**GOAL:** Write out, exactly as they appear, only the lines running from the line with "As depicted in" to the final line of the listing; include both.

------------

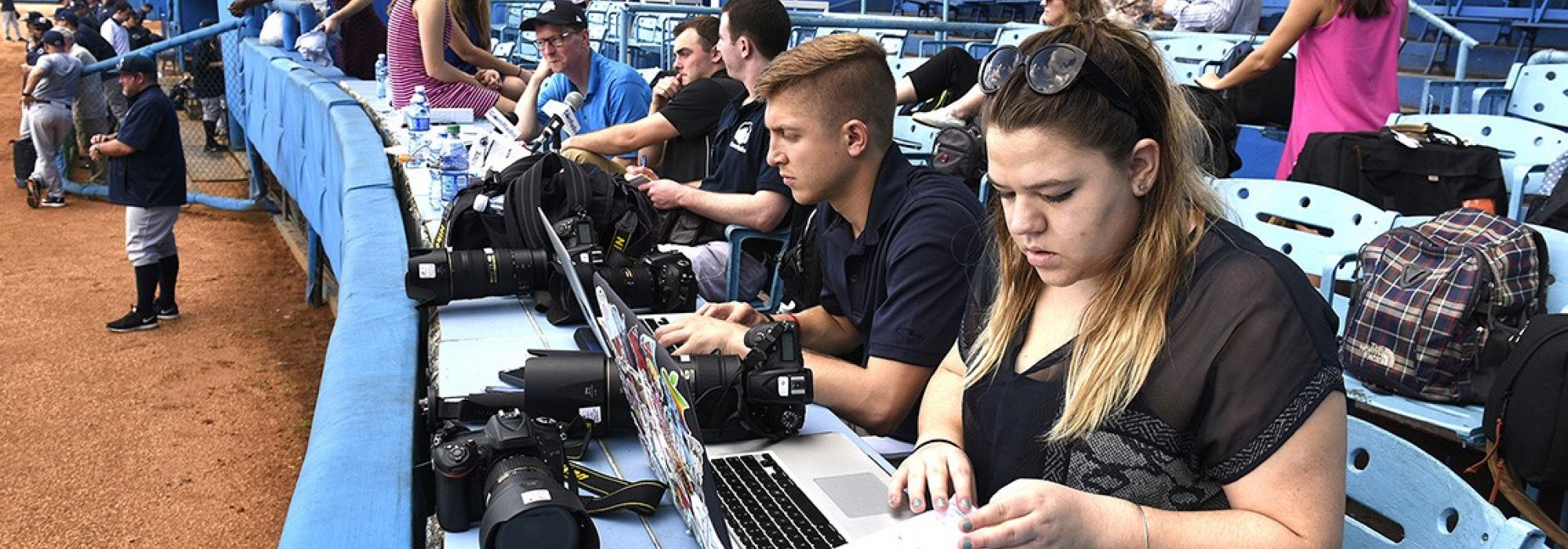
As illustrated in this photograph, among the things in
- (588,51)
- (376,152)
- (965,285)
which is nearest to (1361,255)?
(965,285)

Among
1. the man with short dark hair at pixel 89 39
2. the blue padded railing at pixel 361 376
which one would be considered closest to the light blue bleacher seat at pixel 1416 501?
the blue padded railing at pixel 361 376

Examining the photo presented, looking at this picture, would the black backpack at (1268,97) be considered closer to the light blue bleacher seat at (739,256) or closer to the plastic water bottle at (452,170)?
the light blue bleacher seat at (739,256)

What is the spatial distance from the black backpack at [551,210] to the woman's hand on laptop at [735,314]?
50cm

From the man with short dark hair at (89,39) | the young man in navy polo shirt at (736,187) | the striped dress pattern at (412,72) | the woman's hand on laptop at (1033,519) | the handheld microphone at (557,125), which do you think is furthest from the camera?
the man with short dark hair at (89,39)

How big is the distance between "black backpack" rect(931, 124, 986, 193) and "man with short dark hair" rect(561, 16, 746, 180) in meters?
0.70

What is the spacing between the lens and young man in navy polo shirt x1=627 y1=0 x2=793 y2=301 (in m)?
3.65

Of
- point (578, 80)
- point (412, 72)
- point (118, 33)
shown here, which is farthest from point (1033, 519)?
point (118, 33)

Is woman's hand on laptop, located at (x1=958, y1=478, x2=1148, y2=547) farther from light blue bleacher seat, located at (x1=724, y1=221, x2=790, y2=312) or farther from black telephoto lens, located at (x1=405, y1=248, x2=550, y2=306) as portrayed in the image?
light blue bleacher seat, located at (x1=724, y1=221, x2=790, y2=312)

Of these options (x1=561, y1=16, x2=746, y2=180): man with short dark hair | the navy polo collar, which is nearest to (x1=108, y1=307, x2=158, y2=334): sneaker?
(x1=561, y1=16, x2=746, y2=180): man with short dark hair

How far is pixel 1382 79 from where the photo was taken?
14.7ft

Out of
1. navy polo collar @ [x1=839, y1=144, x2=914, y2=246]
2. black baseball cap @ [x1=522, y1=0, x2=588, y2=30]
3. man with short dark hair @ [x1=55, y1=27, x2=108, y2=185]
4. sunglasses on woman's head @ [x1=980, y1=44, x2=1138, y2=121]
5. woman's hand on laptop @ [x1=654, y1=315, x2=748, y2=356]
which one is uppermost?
sunglasses on woman's head @ [x1=980, y1=44, x2=1138, y2=121]

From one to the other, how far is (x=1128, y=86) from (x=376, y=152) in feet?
12.4

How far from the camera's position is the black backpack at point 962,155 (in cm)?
391

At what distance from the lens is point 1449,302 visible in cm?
292
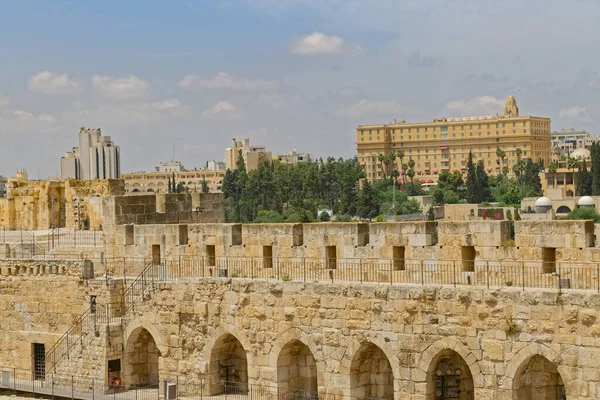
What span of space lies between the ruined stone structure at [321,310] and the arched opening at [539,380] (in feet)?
0.09

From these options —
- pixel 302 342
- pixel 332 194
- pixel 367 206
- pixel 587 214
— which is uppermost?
pixel 332 194

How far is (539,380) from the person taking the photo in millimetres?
18156

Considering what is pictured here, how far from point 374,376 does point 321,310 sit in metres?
1.65

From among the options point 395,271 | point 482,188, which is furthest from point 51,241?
point 482,188

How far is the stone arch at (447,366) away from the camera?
1825 cm

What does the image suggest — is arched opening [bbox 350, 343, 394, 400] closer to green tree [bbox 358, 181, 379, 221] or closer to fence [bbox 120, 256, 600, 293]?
fence [bbox 120, 256, 600, 293]

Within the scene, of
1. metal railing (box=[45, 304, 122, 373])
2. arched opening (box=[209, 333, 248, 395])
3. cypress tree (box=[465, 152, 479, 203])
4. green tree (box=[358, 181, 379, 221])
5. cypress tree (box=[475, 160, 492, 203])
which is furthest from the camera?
cypress tree (box=[475, 160, 492, 203])

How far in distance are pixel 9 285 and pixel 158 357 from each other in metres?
4.82

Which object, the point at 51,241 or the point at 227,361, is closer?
the point at 227,361

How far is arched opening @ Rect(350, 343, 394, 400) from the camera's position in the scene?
66.2 feet

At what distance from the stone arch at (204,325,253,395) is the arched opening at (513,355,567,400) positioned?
6068mm

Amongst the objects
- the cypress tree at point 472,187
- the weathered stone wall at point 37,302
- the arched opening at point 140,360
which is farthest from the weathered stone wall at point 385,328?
the cypress tree at point 472,187

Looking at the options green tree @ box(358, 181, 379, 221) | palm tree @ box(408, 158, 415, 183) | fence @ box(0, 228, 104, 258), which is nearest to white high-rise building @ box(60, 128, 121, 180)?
fence @ box(0, 228, 104, 258)

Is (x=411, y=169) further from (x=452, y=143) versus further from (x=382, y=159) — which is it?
(x=452, y=143)
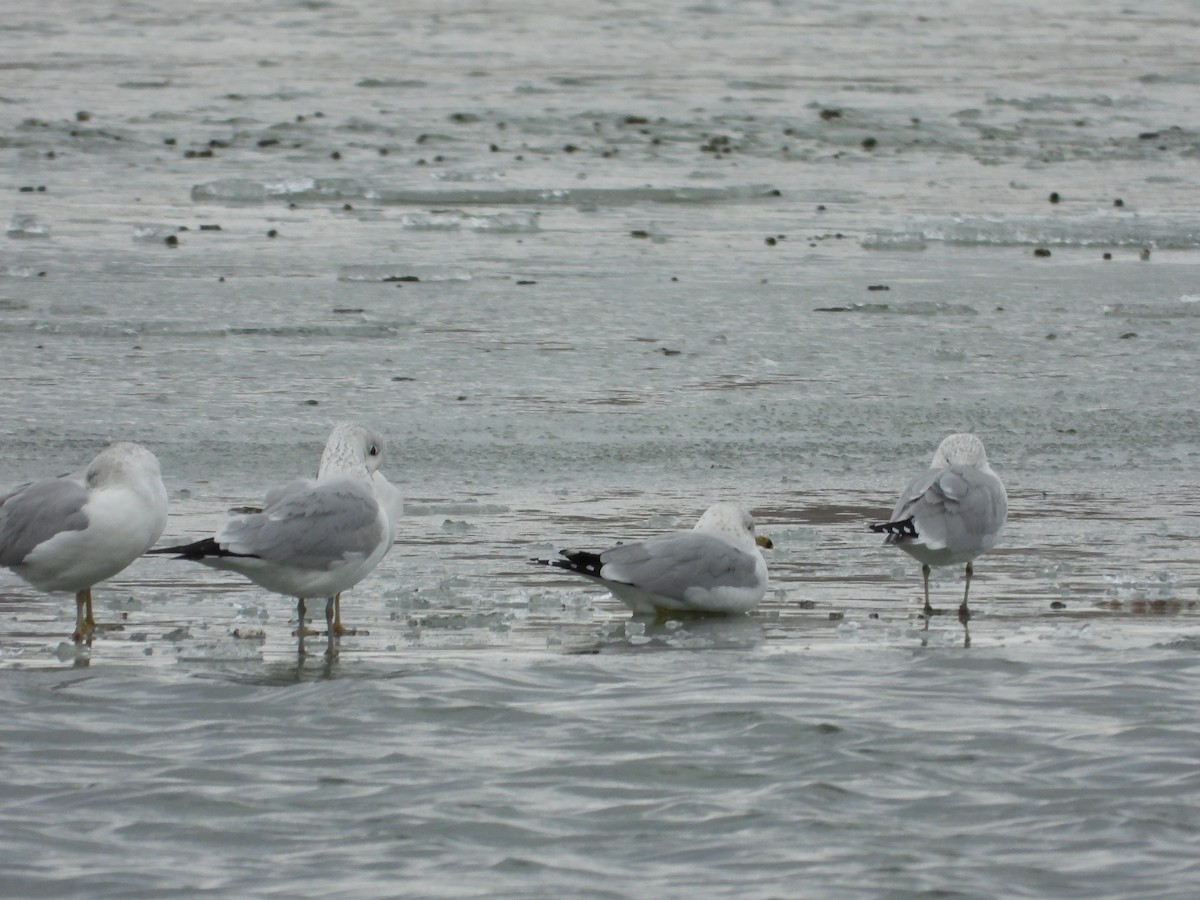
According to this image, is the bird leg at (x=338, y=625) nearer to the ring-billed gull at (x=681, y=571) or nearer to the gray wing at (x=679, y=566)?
the ring-billed gull at (x=681, y=571)

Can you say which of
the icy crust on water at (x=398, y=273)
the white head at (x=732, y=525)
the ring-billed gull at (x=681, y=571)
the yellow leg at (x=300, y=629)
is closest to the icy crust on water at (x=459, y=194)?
the icy crust on water at (x=398, y=273)

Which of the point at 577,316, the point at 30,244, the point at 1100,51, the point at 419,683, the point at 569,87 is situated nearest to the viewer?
the point at 419,683

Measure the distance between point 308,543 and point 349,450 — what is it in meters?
0.66

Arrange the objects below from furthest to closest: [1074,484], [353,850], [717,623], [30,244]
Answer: [30,244]
[1074,484]
[717,623]
[353,850]

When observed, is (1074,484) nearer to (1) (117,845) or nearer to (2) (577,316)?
(2) (577,316)

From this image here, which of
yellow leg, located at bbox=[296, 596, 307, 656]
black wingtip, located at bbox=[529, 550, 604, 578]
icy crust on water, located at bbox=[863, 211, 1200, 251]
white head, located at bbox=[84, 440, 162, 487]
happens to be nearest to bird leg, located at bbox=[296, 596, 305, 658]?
yellow leg, located at bbox=[296, 596, 307, 656]

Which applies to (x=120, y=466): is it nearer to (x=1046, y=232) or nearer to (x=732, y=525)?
(x=732, y=525)

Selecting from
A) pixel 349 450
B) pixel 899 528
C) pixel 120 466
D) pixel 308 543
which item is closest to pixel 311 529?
pixel 308 543

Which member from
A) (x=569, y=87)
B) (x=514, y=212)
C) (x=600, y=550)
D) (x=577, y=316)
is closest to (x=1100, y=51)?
(x=569, y=87)

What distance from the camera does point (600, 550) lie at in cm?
748

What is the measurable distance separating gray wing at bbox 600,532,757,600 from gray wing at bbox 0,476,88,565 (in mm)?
1830

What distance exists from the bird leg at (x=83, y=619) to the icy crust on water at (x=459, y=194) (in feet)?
32.4

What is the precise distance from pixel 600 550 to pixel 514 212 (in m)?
8.82

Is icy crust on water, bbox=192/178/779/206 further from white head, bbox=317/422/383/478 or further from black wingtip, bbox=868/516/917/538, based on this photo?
black wingtip, bbox=868/516/917/538
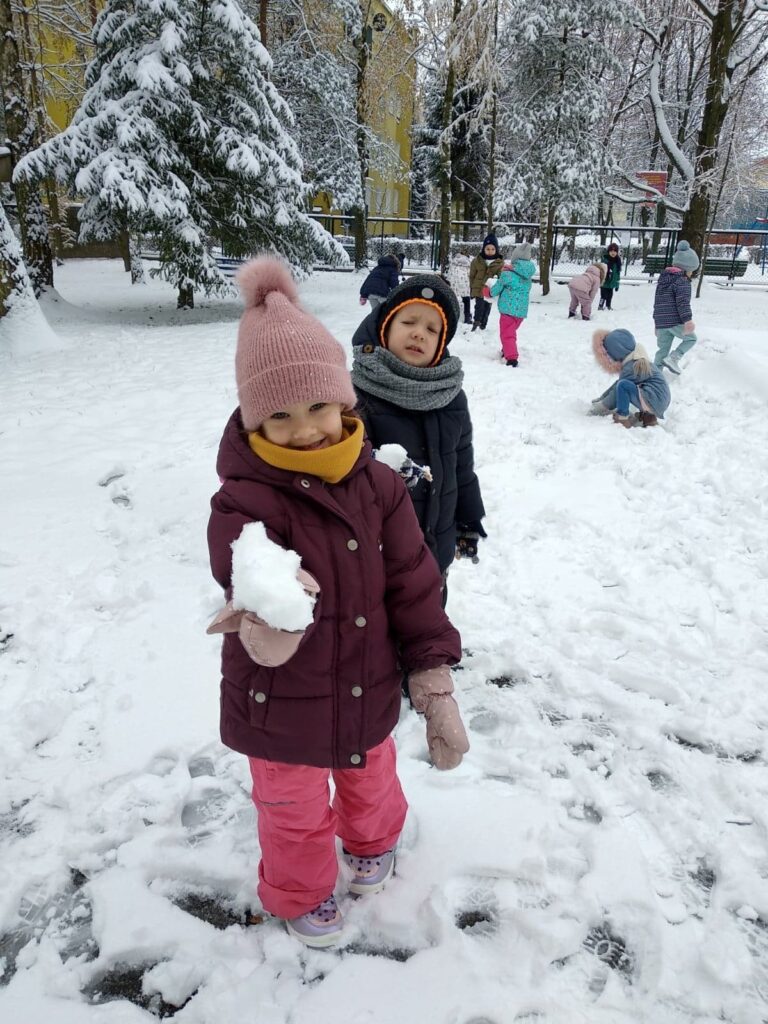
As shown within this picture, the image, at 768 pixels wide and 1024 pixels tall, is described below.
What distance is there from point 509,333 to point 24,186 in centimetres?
940

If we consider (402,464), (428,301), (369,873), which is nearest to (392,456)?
(402,464)

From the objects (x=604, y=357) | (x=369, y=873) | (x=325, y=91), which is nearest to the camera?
(x=369, y=873)

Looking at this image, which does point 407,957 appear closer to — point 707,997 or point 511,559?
point 707,997

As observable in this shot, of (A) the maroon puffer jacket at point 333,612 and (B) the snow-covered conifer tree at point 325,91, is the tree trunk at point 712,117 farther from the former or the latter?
(A) the maroon puffer jacket at point 333,612

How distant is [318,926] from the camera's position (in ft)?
6.07

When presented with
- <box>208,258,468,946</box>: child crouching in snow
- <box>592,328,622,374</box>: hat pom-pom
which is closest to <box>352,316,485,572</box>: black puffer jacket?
<box>208,258,468,946</box>: child crouching in snow

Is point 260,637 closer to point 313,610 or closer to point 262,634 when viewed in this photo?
point 262,634

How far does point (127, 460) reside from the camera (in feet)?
17.5

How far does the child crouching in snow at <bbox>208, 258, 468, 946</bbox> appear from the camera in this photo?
5.04 ft

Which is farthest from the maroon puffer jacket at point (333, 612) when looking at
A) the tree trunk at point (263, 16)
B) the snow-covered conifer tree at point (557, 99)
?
the snow-covered conifer tree at point (557, 99)

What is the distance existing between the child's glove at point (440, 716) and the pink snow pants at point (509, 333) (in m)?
8.31

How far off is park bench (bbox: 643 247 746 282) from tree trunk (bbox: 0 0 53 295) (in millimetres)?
17357

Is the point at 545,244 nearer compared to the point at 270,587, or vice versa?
the point at 270,587

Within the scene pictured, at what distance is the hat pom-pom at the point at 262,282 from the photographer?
1699mm
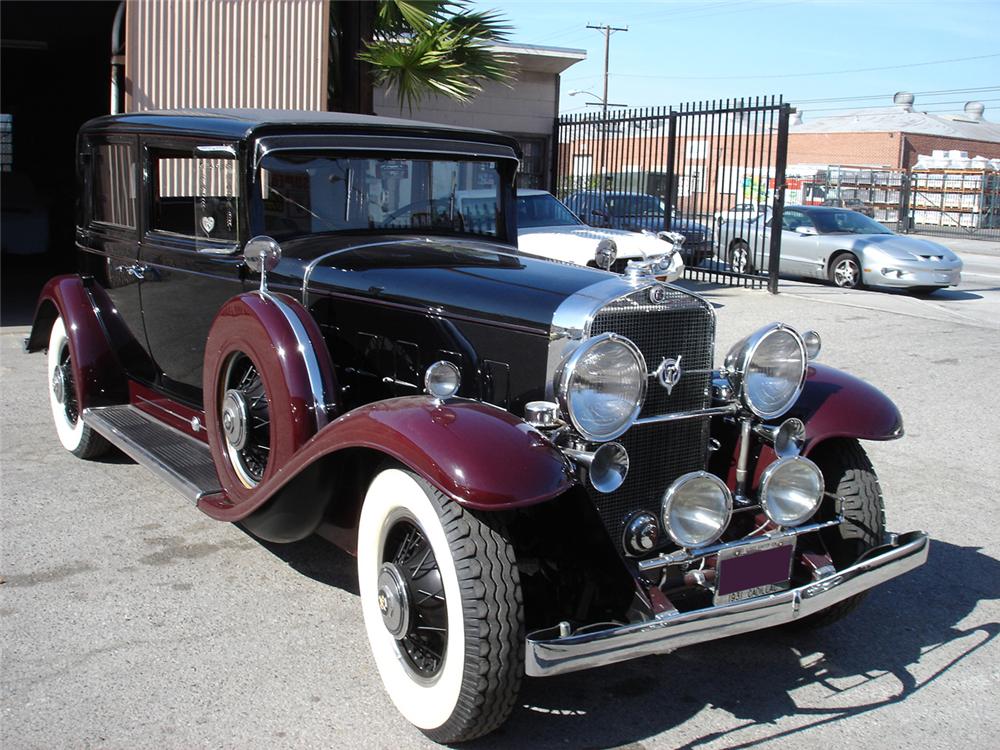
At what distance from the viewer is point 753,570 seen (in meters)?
2.99

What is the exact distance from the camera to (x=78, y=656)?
128 inches

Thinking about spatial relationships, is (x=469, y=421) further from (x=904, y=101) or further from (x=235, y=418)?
(x=904, y=101)

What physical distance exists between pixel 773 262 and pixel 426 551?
10066mm

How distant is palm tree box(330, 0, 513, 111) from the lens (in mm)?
11031

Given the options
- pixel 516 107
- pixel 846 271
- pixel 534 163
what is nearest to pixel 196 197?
pixel 846 271

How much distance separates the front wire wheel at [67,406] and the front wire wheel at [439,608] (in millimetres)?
2729

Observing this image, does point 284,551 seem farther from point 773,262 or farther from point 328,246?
point 773,262

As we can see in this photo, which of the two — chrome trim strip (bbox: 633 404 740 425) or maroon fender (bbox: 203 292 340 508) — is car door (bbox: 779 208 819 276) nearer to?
chrome trim strip (bbox: 633 404 740 425)

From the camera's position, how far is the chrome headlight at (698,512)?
9.47 feet

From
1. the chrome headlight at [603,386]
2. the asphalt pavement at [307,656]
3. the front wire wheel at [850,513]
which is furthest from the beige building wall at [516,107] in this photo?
the chrome headlight at [603,386]

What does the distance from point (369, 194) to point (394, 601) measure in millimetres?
1957

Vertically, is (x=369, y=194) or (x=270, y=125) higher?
(x=270, y=125)

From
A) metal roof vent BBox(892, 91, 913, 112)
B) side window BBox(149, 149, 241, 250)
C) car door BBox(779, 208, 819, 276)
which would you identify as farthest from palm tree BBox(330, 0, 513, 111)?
metal roof vent BBox(892, 91, 913, 112)

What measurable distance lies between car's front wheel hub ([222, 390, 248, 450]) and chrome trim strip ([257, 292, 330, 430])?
45 centimetres
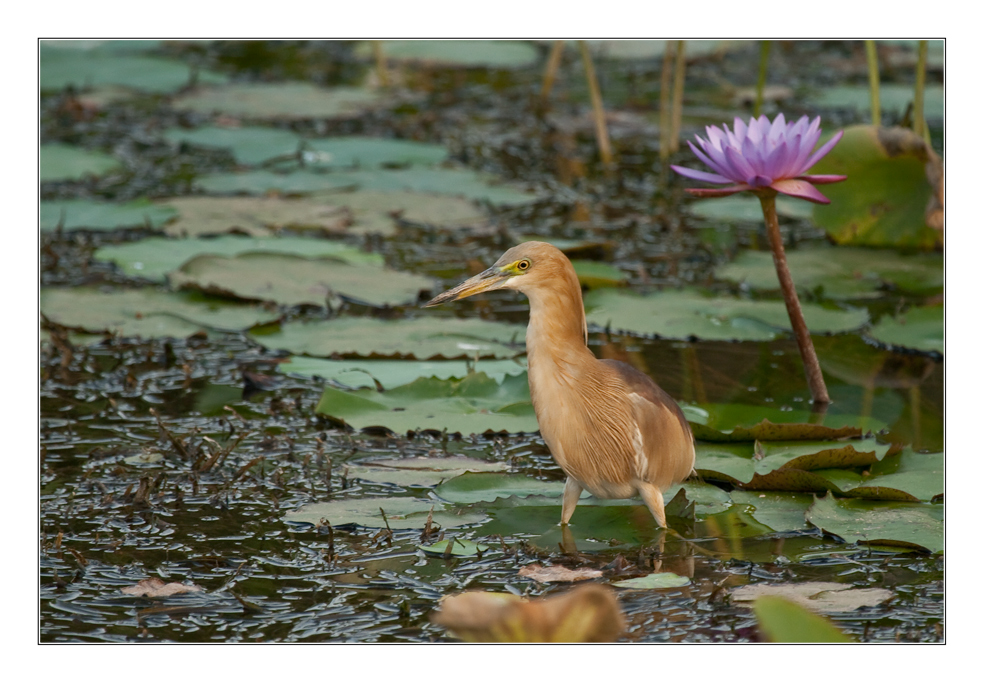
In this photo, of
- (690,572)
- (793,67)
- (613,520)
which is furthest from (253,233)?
(793,67)

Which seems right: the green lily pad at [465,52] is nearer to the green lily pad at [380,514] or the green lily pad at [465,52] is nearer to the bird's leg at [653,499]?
the green lily pad at [380,514]

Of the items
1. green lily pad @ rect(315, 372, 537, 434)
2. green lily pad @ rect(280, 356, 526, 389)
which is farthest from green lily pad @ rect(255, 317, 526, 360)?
green lily pad @ rect(315, 372, 537, 434)

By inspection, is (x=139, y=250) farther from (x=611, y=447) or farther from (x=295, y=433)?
(x=611, y=447)

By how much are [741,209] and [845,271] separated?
1.59m

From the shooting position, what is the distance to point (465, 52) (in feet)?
38.4

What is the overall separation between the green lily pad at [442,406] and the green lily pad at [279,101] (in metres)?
5.71

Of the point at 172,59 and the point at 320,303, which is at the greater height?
the point at 172,59

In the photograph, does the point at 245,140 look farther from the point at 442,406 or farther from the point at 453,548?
the point at 453,548

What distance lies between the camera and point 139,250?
21.0 feet

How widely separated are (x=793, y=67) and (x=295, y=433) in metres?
9.54

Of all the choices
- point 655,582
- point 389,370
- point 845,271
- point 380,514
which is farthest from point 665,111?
point 655,582

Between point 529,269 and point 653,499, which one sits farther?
point 653,499

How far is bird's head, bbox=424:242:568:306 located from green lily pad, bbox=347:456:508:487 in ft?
2.68

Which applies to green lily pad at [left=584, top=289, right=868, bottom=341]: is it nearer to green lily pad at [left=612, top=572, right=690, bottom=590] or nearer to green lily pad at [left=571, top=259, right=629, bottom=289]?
green lily pad at [left=571, top=259, right=629, bottom=289]
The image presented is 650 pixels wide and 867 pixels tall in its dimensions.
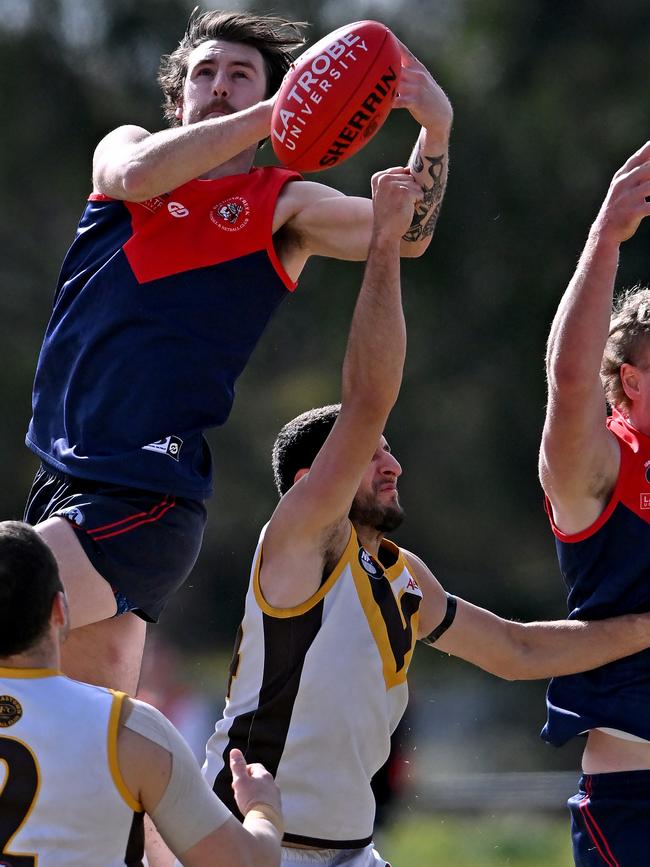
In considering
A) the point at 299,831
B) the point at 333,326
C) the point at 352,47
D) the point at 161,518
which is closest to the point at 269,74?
the point at 352,47

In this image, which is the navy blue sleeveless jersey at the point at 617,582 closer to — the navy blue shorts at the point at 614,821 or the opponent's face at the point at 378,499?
the navy blue shorts at the point at 614,821

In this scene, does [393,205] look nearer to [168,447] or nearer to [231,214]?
[231,214]

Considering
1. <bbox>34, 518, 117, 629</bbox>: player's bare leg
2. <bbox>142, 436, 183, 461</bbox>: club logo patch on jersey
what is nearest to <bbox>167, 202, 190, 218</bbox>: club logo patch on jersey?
<bbox>142, 436, 183, 461</bbox>: club logo patch on jersey

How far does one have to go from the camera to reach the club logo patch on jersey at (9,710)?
2648 millimetres

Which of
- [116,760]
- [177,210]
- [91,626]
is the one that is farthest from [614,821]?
[177,210]

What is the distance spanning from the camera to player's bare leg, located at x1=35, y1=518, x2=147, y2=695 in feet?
11.3

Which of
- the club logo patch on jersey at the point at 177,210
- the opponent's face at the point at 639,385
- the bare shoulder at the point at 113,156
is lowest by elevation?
the opponent's face at the point at 639,385

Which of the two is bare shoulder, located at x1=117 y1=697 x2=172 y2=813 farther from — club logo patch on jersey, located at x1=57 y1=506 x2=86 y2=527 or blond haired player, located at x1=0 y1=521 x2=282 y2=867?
club logo patch on jersey, located at x1=57 y1=506 x2=86 y2=527

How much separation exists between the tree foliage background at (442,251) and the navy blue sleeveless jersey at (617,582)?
10.6 m

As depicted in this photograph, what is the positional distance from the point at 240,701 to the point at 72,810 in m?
1.08

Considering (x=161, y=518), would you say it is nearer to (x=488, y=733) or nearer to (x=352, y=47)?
(x=352, y=47)

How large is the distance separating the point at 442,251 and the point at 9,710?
13.9 m

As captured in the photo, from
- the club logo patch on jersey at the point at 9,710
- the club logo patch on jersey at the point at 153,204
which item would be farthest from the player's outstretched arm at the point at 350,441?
the club logo patch on jersey at the point at 9,710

------------

**REPLY TO THE EXERCISE:**
As depicted in this photograph, what is the positional distance from the point at 240,701 to the point at 72,810 in m?
1.08

Considering (x=161, y=518), would you say it is nearer to (x=488, y=733) or nearer to (x=352, y=47)?
(x=352, y=47)

How large is the distance separating the point at 442,251 and the point at 9,710?
13.9 m

As captured in the photo, from
- the club logo patch on jersey at the point at 9,710
- the club logo patch on jersey at the point at 153,204
which item would be farthest from the player's outstretched arm at the point at 350,441?
the club logo patch on jersey at the point at 9,710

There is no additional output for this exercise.